-------- SUPPLIED RECORDS

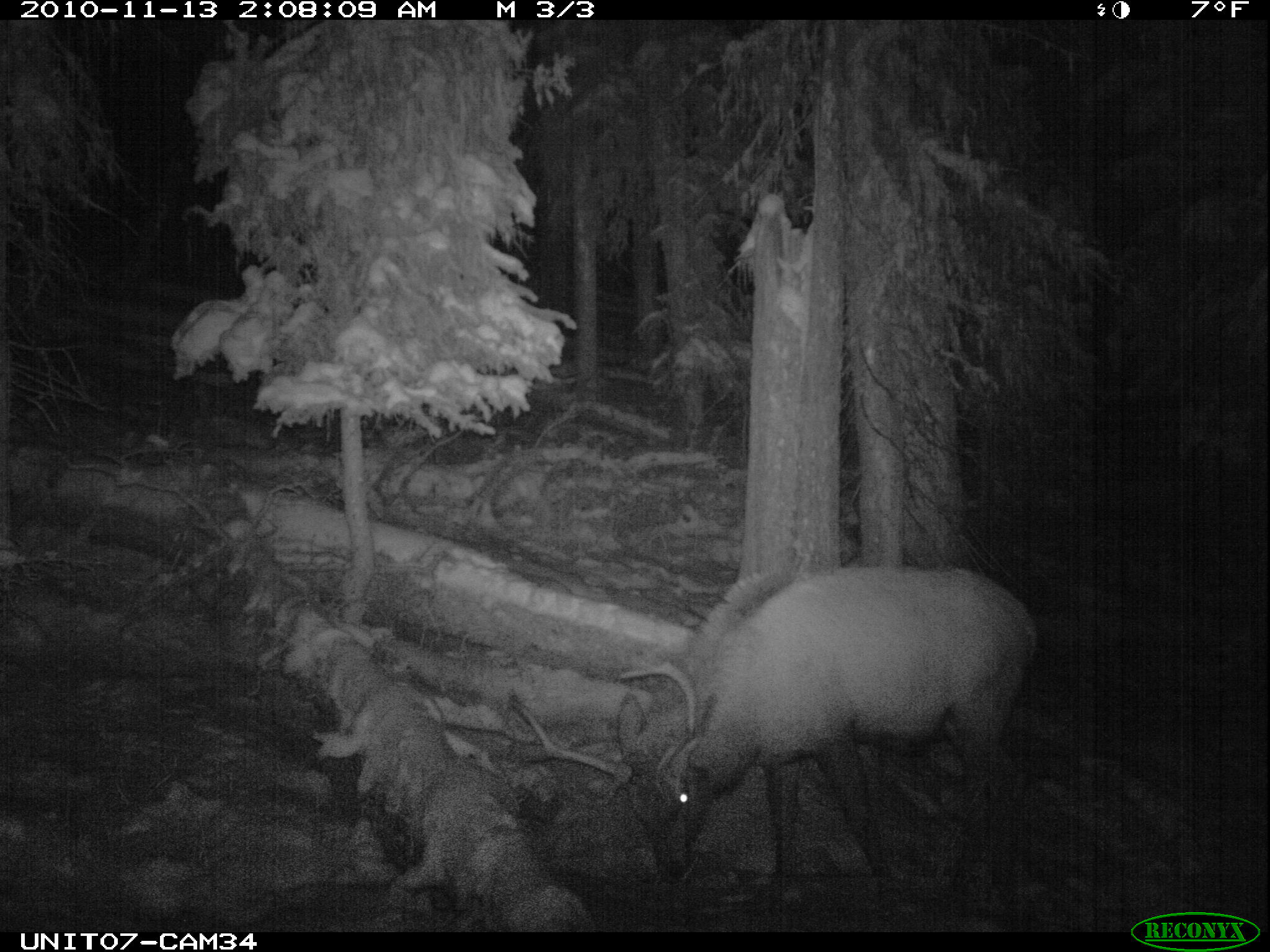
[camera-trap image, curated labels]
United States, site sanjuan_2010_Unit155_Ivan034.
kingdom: Animalia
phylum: Chordata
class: Mammalia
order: Artiodactyla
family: Cervidae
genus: Cervus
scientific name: Cervus elaphus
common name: red deer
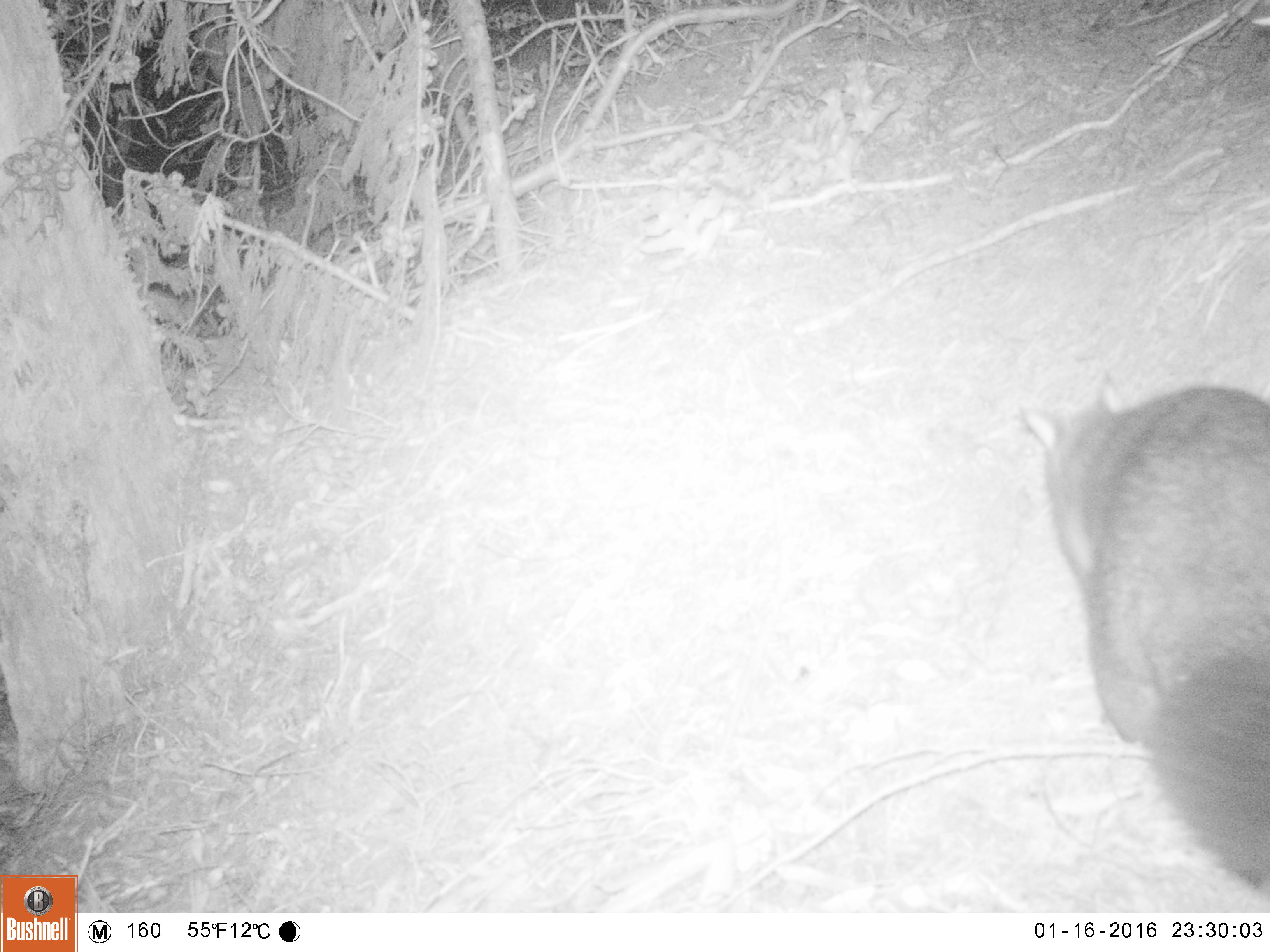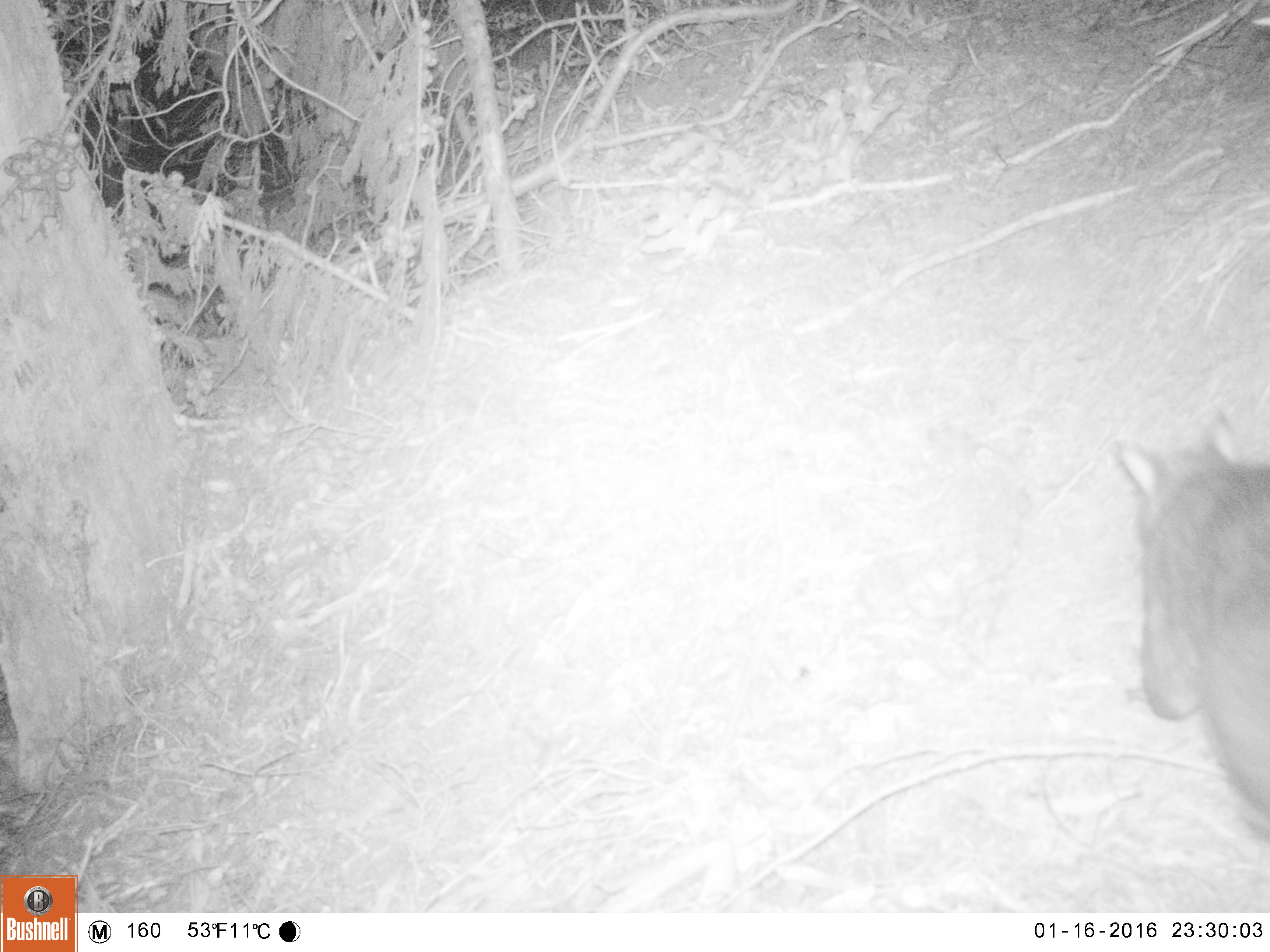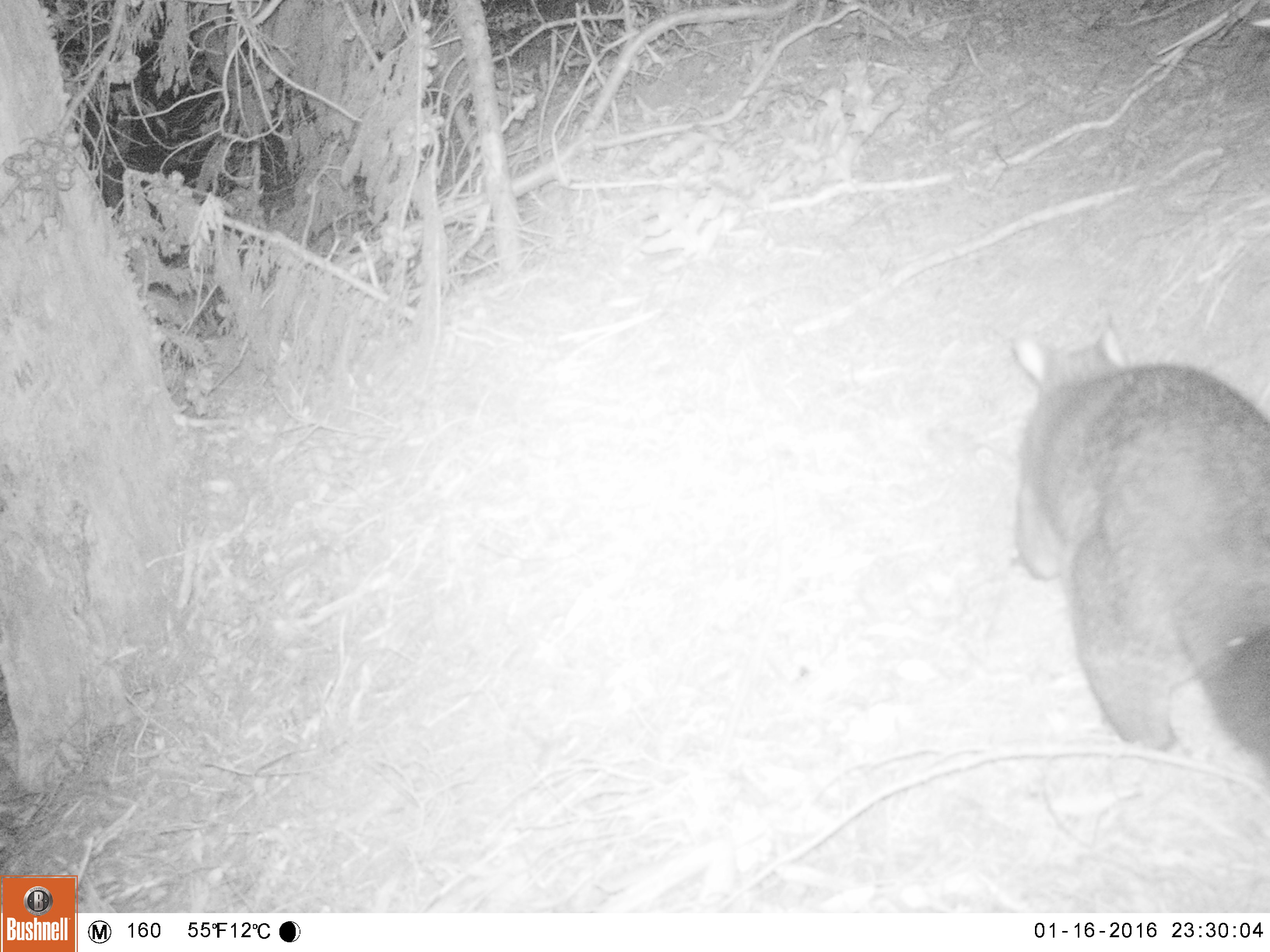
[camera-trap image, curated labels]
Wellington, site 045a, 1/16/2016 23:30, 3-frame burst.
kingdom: Animalia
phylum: Chordata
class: Mammalia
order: Didelphimorphia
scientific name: Didelphimorphia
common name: possum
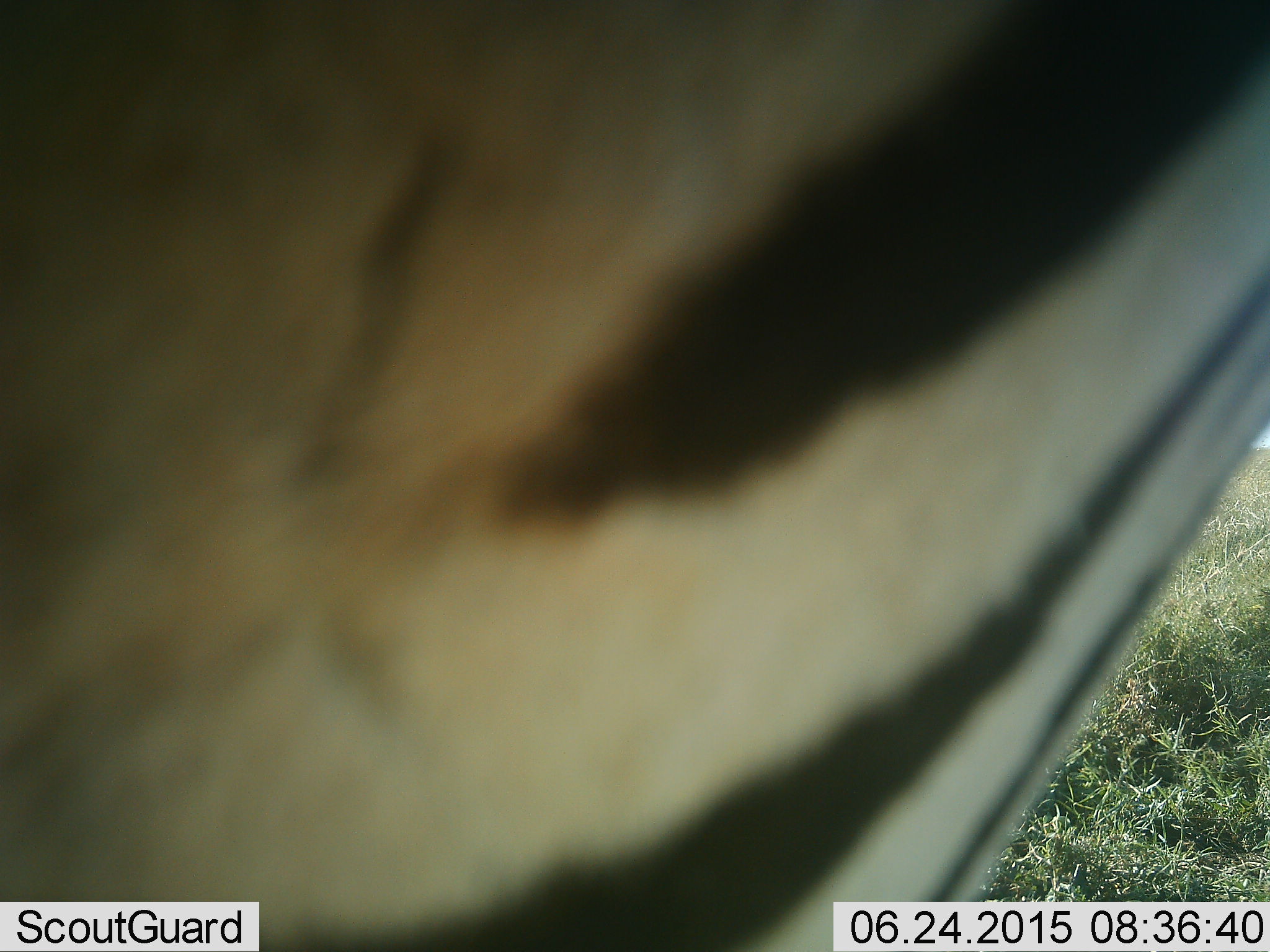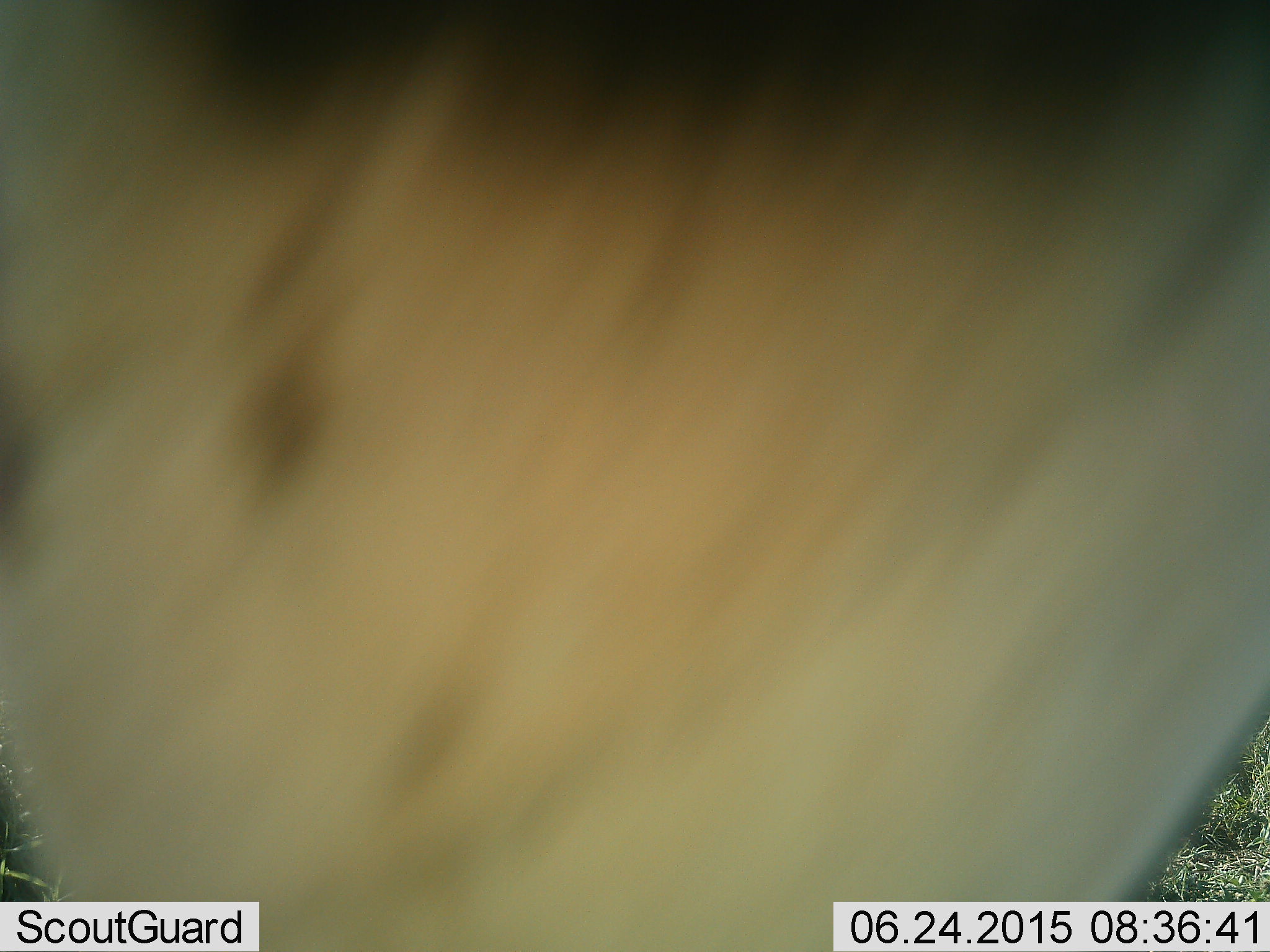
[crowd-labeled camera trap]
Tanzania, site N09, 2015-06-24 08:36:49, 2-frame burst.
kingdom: Animalia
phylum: Chordata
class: Mammalia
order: Perissodactyla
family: Equidae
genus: Equus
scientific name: Equus quagga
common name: plains zebra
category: zebra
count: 1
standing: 60%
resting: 0%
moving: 40%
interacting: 0%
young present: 0%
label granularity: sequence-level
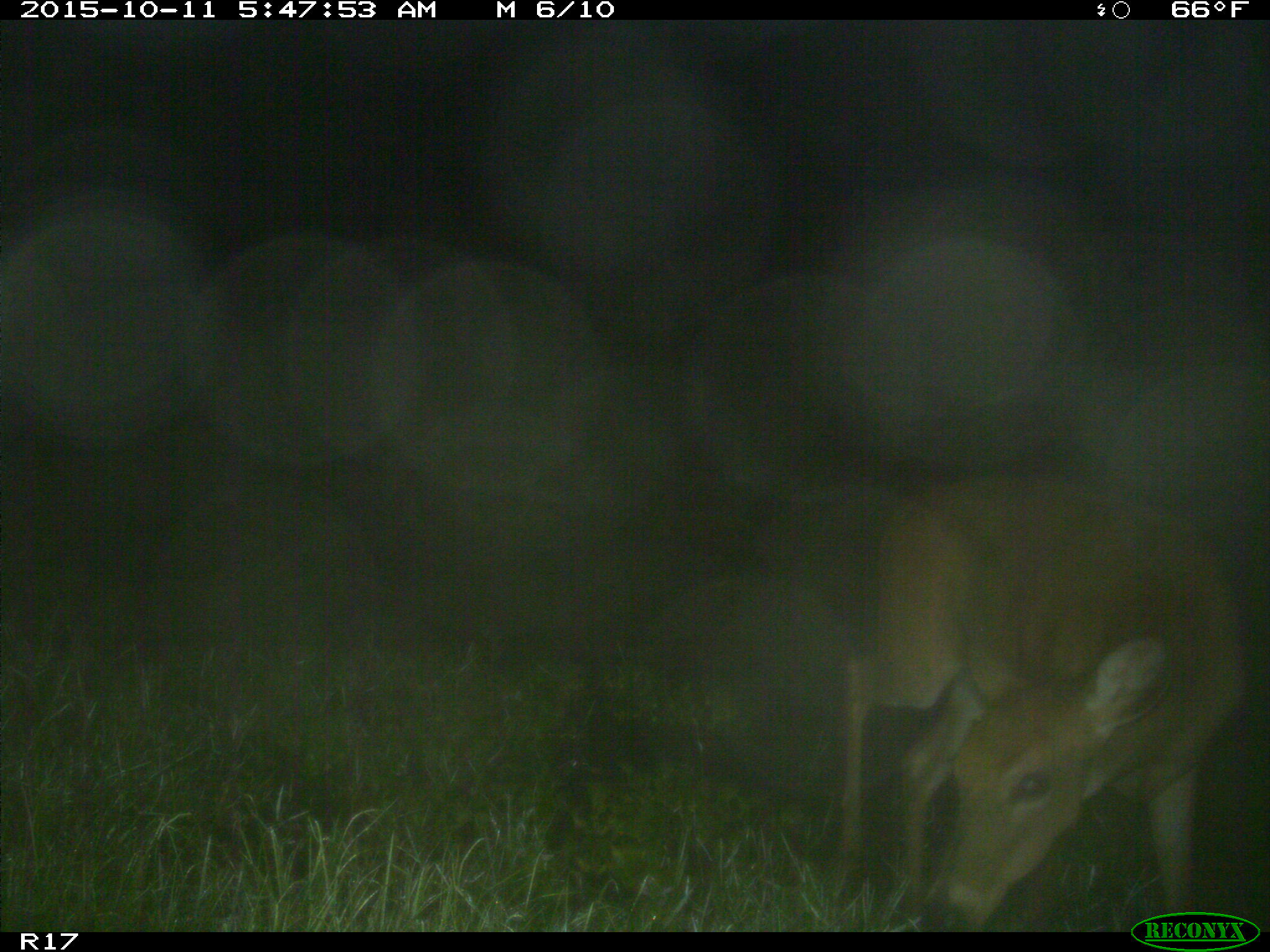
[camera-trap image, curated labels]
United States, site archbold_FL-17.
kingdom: Animalia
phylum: Chordata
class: Mammalia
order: Artiodactyla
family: Cervidae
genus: Odocoileus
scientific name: Odocoileus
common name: deer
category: unidentified deer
Unidentified deer (deer) (Odocoileus).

----------------

**WORK REQUEST:** Wherever the string "common" occurs in the records above, copy that line.

**EXERCISE RESPONSE:**
common name: red deer
common name: possum
common name: plains zebra
common name: deer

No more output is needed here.